When a high school student receives a grade of ‘85’ in a course, everyone from college admissions officers to parents, interprets the grade to mean that the student has achieved an 85% mastery of the subject. In theory, that is what the grade represents; yet, rarely is that the case. It is reasonable to wonder if report cards and transcripts border on false advertisement.
Three grading practices commonly adopted by teachers create this ambiguity about what the final grade represents. The first is the cumulative grading effect; the second is extra credit points; the third is effort points. Either alone or in combination, these practices are the biggest culprits in the false representation of final course grades.
The cumulative grading effect refers to the practice of assigning a final grade for the average of grades earned over time. As an example, a math student might struggle early in the year trying to develop conceptual frameworks to digest the subject matter, yet eventually, develop a thorough understanding of the subject. This early struggle could result in a series of bad grades on exams and quizzes that, when averaged, would skew the final grade, even if she were to thoroughly master the content by the end of the year.
Conversely, another student in the same math class might demonstrate a consistent, yet less than complete, level of mastery across the entire year and have a cumulative grade average higher than that of the first student. Cumulative grading could, and often does, cause a teacher to assign grades that do not truly represent each student’s relative level of mastery at the end of the course.
Extra credit points are another culprit in the false representation of grades. Teachers often try to motivate students to learn by giving extra credit points. Although extra credit points are sometimes based on activities that reflect additional effort in the subject matter, they usually have little or no relation to mastery of the content.
Frequently, extra credit points are given to students for a school or class project without any relation to the subject area mastery. When a student brings canned goods for a school food drive, it might represent good citizenship and care for others, yet it has no relationship to their level of mastery he achieves in Algebra. When extra credit points are awarded for activities unrelated to the subject, it distorts the meaning of the grade earned and serves to undermine the grade’s usefulness as an indicator of subject mastery.

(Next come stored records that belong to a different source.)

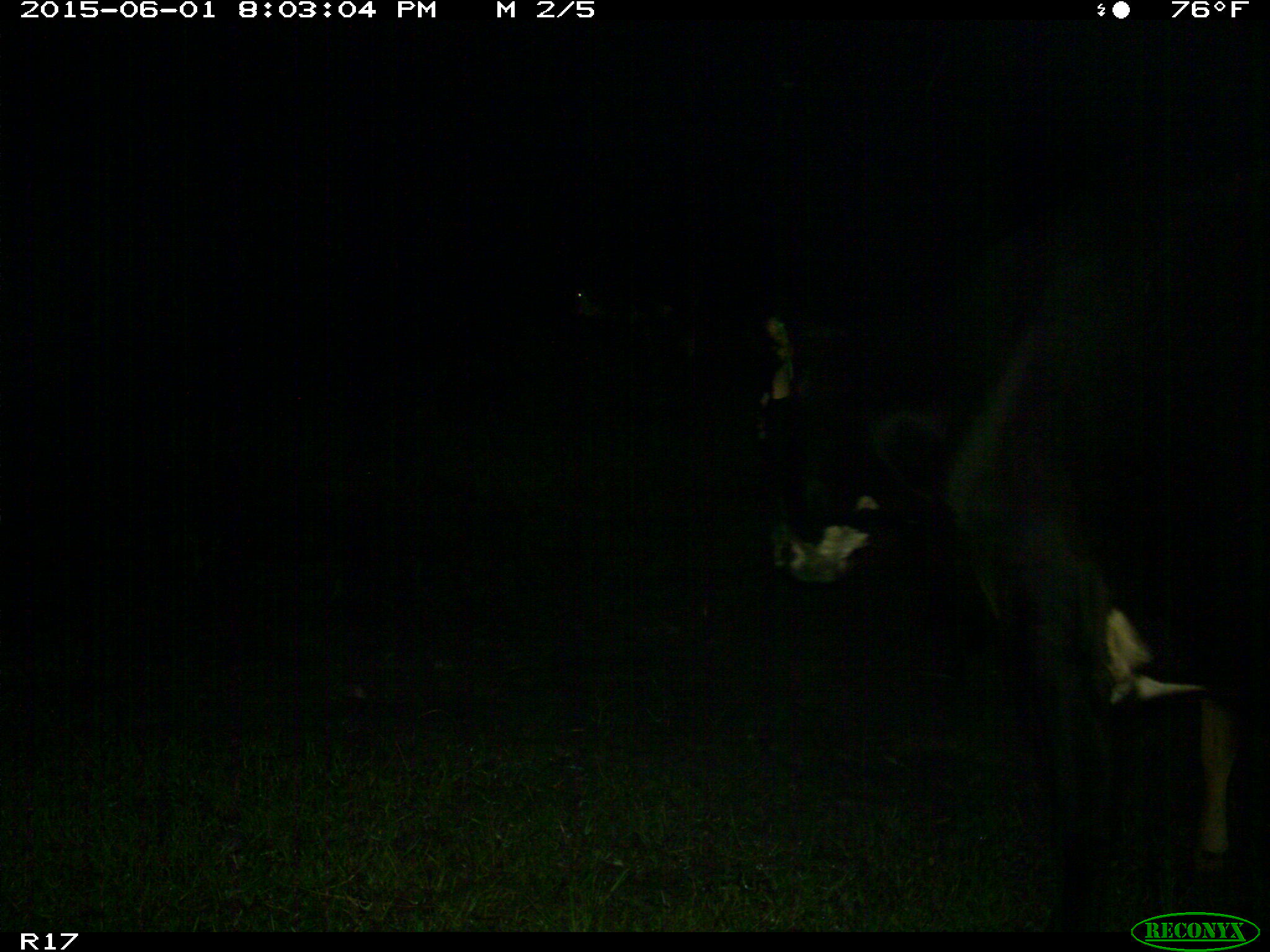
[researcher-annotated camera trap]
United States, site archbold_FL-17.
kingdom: Animalia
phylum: Chordata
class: Mammalia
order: Artiodactyla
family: Bovidae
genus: Bos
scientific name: Bos taurus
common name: domestic cow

The third culprit distorting the meaning of the final course grade is the practice of awarding effort points. As educators, we should do what is necessary to foster a good work ethic within students. However, if the course grade represents a level of mastery in a subject, it is legitimate to question the appropriateness of granting points based solely on effort. Effort points are commonly given for assignments such as additional readings, class participation credit, and attendance points. Although class participation and attendance usually prove valuable in the learning process, they should not be used in a way that impacts the final course grade.
In an ideal world, students would engage in learning various subject content over a flexible period, with a reliable and valid measure of content mastery at the end of the course. The student’s grade on the final transcript would be an accurate representation of their mastery of the subject. However, in most cases, such a measure of content mastery does not exist. Likewise, there is an appropriate resistance by educators for a single high-stakes exam to measure content mastery. But, this should not stop educators from attempting to more accurately reflect the course ending mastery in the subject area in the student’s final course grade.
Schools should regularly review grading policies and practices. A correction is in order when grading practices are found to consist of cumulative grading, extra credit, or effort grades. It is then time to creatively develop methods of representing that which is valued, without skewing or distorting the meaning of the final course grade. The one thing of which I am quite certain, anyone who views a student’s transcript interprets the final course grade as representative of the level of subject mastery attained by the student.
In suggesting that final grades should represent mastery of the subject, I am not suggesting that things such as effort, attendance, and participation are unimportant. Indeed, they are representations of other skills that schools should nurture in their students. However, if we are to accurately assess learning, we must disentangle the various components that typically result in final course grades. For those things that are valued enough to measure, create for them a reliable assessment and report them separately. We may continue through the high school years, as for the youngest school children, course-ending feedback on important areas of the student’s development.
As your school considers its grading process, values, and policies, a useful exercise for a faculty meeting is to distribute a hypothetical student’s grade sheet for a given year to all faculty members. For example, Johnny’s grades are: test 1 = 92, test 2 = 78, test 3 = 94, quiz 1 = 50, quiz 2 = 78, attendance = 175 of 180 days, etc. Ask each faculty member to calculate a final course grade based on his or her current grading practices. Chances are there will be a range of final grades for the same hypothetical student. To the schools that are so consistent on grading policies that all faculty members calculate the same grade, I commend you. For the schools that arrive at multiple final grades, I encourage you to take the opportunity to rethink your grading practices.